- _Text shown_:

== Segment start ==

What's a young, single psychiatrist from an artsy section of Manhattan doing in Salt Lake City?
Making a change in his life - and in the lives of Utahns suffering from alcohol and drug abuse.Dr. David Brizer is the new chief of a 16-bed recovery unit at the Western Institute of Neuropsychiatry. He's more than 2,000 miles and almost as many cultures away from his former practice on the East River of the Big Apple.
There he was director of the alcohol clinic at Manhattan's overcrowded, under-funded inner- city medical facility - Bellevue Hospital. His patients were the socially disadvantaged - the homeless, the hopeless.
In the evenings, Brizer's work - in trendy Tribeca - took a 150-degree turn. Once dominated by warehouses, textile industries and factories, Tribeca has become a gathering place for working and would-be performers and artists, a place something like Soho and Greenwich Village.
Here, in a loft overlooking endless art galleries, the 36-year-old physician lived and practiced psychiatry. His patients, the socially advantaged, included accountants, lawyers, stock brokers and performers.
Brizer, a New York native, was also the substance abuse consultant for the Performing Arts Center for Health - an organization for dancers, artists and musicians seeking quality but affordable medical care.
Their lifestyles shared little resemblance to the city's bag people. But Brizer's clients had one thing in common: They abused drugs to feel and perform better.
"The patterns of drug abuse differ from one segment of society to another, which only makes sense. People abuse the kinds and amounts of drugs that their peers do," said Brizer. "If you are talking about the Bowery, you are talking about people who drink cheap wine - using whatever they can afford to get high."
Cocaine is more popular among higher economic classes - in New York and across the country.
"Drug abuse in many segments of society has been vastly under-reported by families, co-workers and medical professionals," said Brizer. "The number one disorder among psychiatric patients is substance abuse. Anywhere from 25 to 60 percent of people with psychiatric problems have substance abuse problems as well.
"Alcoholism alone costs this country at least $100 billion a year in lost work hours, hospitalization, accidents."
Utahns count heavily among the staggering statistics.
"If what I am already seeing is typical of what is going on across the state, Utah has its share of problems. A big share," said Brizer, whose office reflects the newness of his arrival and the intensity of his work. Framed medical documents from New York Hospital and Albert Einstein College of Medicine are stacked on the floor, waiting to be hung. Medical books remain in boxes.
His time in Utah has been dedicated to troubled people seeking an escape through medication. But, unlike those at Bellevue, his new patients can look to a recovery unhampered by severe poverty and lack of social supports.
"At Bellevue, our goal included getting these people places to live, food to eat. Getting them sober," he said. "Surprisingly and gratifying enough, many of those people did straighten out; we were able to help."
But the economic state of the city and of the city hospital made it difficult to work there year after year.
"I never felt that we were able to offer them as much as we would have liked to."
That has changed since he set down roots in Salt Lake City this month.
The New York psychiatrist, on staff at the University of Utah Health Sciences Center, is working in a new, state-of-the art facility. And his patients have resources important in helping them overcome drug and psychiatric problems.
Unlike the homeless from the Bowery, most of Brizer's patients who complete treatment at the Institute of Neuropsychiatry return to solid support systems.
"The fact that so many of these patients are returning to their jobs, families and churches means their outlook is that much brighter," he said.

== Segment end ==

- _What the task requires_: Check each statement against the article on Dr. David Brizer, answering yes or no and quoting the exact words of the article that settle it. 1. Brizer's Tribeca patients included lawyers and stock brokers. 2. The recovery unit Brizer now heads has 20 beds. 3. Brizer was born outside New York.

- _Extracted information_:
== Segment start ==

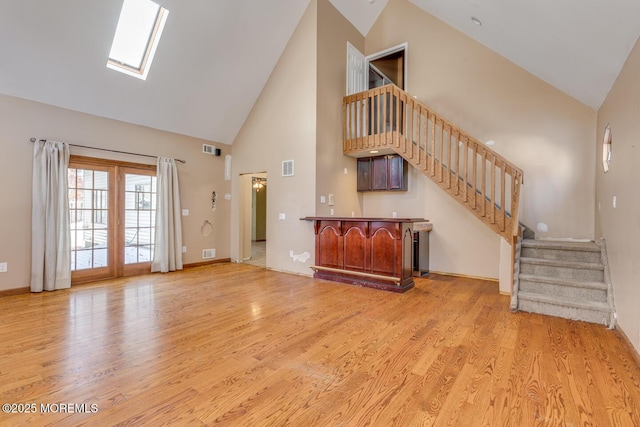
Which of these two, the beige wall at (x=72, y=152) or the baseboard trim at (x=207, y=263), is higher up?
the beige wall at (x=72, y=152)

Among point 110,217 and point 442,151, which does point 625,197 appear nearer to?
point 442,151

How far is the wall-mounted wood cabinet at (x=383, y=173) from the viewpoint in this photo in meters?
6.04

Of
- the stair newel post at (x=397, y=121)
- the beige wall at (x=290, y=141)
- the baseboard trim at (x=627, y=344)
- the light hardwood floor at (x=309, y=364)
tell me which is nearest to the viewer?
the light hardwood floor at (x=309, y=364)

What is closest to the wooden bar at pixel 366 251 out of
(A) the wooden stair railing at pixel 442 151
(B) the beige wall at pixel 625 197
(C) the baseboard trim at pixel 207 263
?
(A) the wooden stair railing at pixel 442 151

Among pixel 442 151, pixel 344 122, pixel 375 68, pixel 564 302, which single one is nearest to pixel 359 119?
pixel 344 122

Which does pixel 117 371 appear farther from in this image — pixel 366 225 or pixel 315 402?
pixel 366 225

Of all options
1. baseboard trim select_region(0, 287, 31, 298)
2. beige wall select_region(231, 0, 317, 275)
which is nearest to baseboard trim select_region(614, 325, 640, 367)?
beige wall select_region(231, 0, 317, 275)

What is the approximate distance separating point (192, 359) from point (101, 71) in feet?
15.1

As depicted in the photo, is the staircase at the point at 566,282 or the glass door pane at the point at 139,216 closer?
the staircase at the point at 566,282

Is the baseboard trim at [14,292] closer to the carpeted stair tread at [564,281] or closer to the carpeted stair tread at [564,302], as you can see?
the carpeted stair tread at [564,302]

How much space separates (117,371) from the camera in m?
2.28

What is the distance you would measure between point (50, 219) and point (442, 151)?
6.15 meters

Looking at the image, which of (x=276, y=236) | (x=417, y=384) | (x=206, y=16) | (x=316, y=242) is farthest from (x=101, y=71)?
(x=417, y=384)

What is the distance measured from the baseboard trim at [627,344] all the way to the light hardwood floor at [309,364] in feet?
0.21
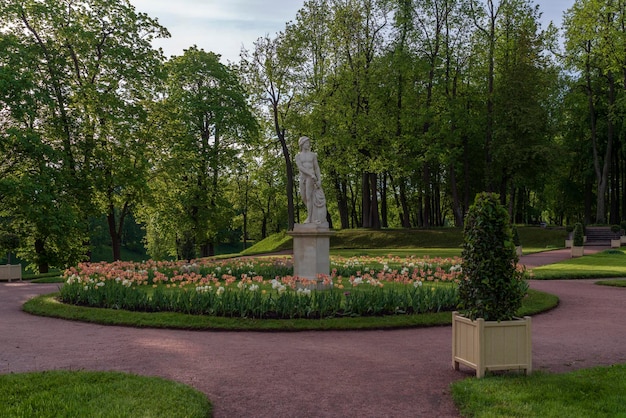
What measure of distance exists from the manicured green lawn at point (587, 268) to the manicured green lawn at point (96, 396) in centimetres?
1647

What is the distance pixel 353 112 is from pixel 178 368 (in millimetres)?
34411

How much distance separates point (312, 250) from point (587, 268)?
1397cm

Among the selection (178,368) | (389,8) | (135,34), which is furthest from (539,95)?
(178,368)

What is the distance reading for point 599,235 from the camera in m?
38.2

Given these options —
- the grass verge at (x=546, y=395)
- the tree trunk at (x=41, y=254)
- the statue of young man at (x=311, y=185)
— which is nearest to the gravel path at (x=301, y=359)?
the grass verge at (x=546, y=395)

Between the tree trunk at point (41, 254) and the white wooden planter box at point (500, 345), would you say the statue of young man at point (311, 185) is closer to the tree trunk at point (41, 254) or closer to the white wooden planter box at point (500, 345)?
the white wooden planter box at point (500, 345)

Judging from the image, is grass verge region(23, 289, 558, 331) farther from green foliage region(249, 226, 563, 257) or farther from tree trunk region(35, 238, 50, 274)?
green foliage region(249, 226, 563, 257)

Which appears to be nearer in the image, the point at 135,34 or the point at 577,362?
the point at 577,362

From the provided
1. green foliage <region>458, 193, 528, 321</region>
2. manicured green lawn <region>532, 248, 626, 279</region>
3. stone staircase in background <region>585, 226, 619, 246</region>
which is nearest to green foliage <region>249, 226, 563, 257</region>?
stone staircase in background <region>585, 226, 619, 246</region>

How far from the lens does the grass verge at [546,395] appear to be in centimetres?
546

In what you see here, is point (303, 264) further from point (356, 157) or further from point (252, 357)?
point (356, 157)

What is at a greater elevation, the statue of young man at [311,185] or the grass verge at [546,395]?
the statue of young man at [311,185]

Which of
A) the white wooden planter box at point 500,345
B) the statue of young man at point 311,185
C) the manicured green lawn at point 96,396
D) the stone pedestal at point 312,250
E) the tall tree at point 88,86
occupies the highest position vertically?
the tall tree at point 88,86

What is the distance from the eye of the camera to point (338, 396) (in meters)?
6.21
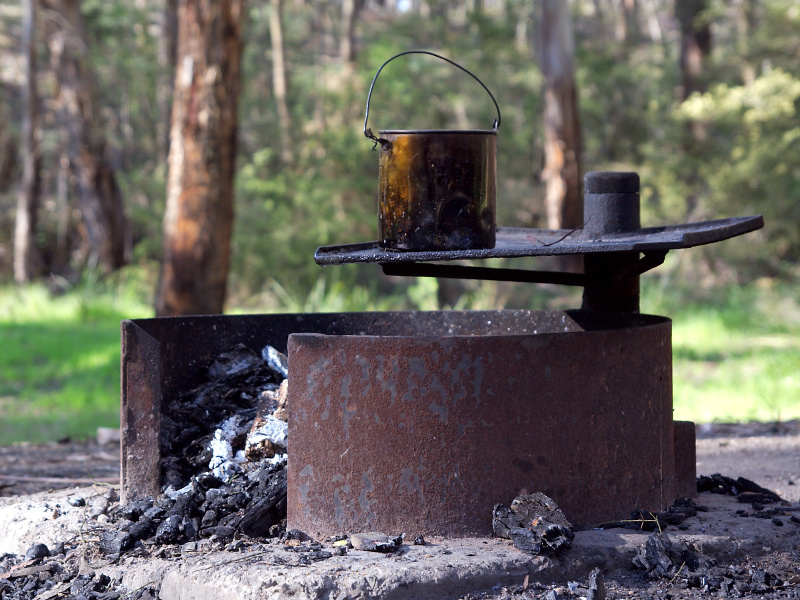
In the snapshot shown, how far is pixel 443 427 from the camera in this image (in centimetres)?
243

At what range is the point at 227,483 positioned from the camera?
2844 millimetres

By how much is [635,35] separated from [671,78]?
17.0ft

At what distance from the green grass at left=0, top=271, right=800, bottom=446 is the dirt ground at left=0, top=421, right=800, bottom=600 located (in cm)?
65

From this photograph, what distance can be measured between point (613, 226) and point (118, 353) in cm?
638

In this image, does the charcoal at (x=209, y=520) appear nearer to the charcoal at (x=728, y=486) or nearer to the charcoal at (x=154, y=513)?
the charcoal at (x=154, y=513)

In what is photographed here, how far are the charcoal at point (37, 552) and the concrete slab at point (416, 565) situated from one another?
14 cm

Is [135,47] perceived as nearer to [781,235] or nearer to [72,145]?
[72,145]

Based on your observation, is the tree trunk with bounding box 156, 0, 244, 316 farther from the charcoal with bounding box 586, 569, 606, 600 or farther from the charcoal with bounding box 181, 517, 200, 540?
the charcoal with bounding box 586, 569, 606, 600

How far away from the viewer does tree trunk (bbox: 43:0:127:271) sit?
44.3ft

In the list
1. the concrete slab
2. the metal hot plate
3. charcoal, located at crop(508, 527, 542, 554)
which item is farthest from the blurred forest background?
charcoal, located at crop(508, 527, 542, 554)

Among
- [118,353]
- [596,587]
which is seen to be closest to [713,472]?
[596,587]

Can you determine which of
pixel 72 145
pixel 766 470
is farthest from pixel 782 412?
pixel 72 145

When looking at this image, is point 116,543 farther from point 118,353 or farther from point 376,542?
point 118,353

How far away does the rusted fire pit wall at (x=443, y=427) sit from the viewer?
243 cm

== Segment end ==

- _Finished exercise_:
1. Yes: "His patients, the socially advantaged, included accountants, lawyers, stock brokers and performers."
2. No: "the new chief of a 16-bed recovery unit"
3. No: "Brizer, a New York native"